Escaping query strings with wget --mirror

I'm using wget --mirror --html-extension --convert-links to mirror a site, but I end up with lots of filenames in the format post.php?id=#.html. When I try to view these in a browser it fails, because the browser ignores the query string when loading the file. Is there any way to replace the ? character in the filenames with something else?


The answer of --restrict-file-names=windows worked correctly. In conjunction with the flags --convert-links and --adjust-extension/-E (formerly named --html-extension, which also works but is deprecated) it produces a mirror that behaves as expected.

wget  --mirror --adjust-extension --convert-links --restrict-file-names=windows http://www.example

Solution 1:

See the --restrict-file-names option. While not exactly intended for this particular purpose, --restrict-file-names=windows will probably help you along:

--restrict-file-names=modes

Change which characters found in remote URLs must be escaped during generation of local filenames. [...]

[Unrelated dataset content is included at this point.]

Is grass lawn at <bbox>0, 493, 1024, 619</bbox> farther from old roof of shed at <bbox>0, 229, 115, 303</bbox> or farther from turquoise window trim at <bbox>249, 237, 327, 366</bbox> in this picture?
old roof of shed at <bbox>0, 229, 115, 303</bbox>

When "windows" is given, Wget escapes the characters \, |, /, :, ?, ", *, <, >, and the control characters in the ranges 0--31 and 128--159. In addition to this, Wget in Windows mode uses + instead of : to separate host and port in local file names, and uses @ instead of ? to separate the query portion of the file name from the rest. Therefore, a URL that would be saved as www.xemacs.org:4300/search.pl?input=blah in Unix mode would be saved as www.xemacs.org+4300/search.pl@input=blah in Windows mode.

Solution 2:

Your browser will view it fine if you use an URL like

file:///tmp/example.com/post.php%3Fid=1.html

instead of

file:///tmp/example.com/post.php?id=1.html

Note: if you're having trouble with internal links from downloaded files, it'd be because you terminated wget before it was done with the downloading. Since you specified --convert-links and --html-extension (only applies when those are given), wget would normally fix the links to use %3F instead of ?; however, it does this at the end, after it's finished downloading; if it has been interrupted, it will not have fixed any of the links, and you're left in this predicament. Of course, you can always write a script to go through and fix the links, but...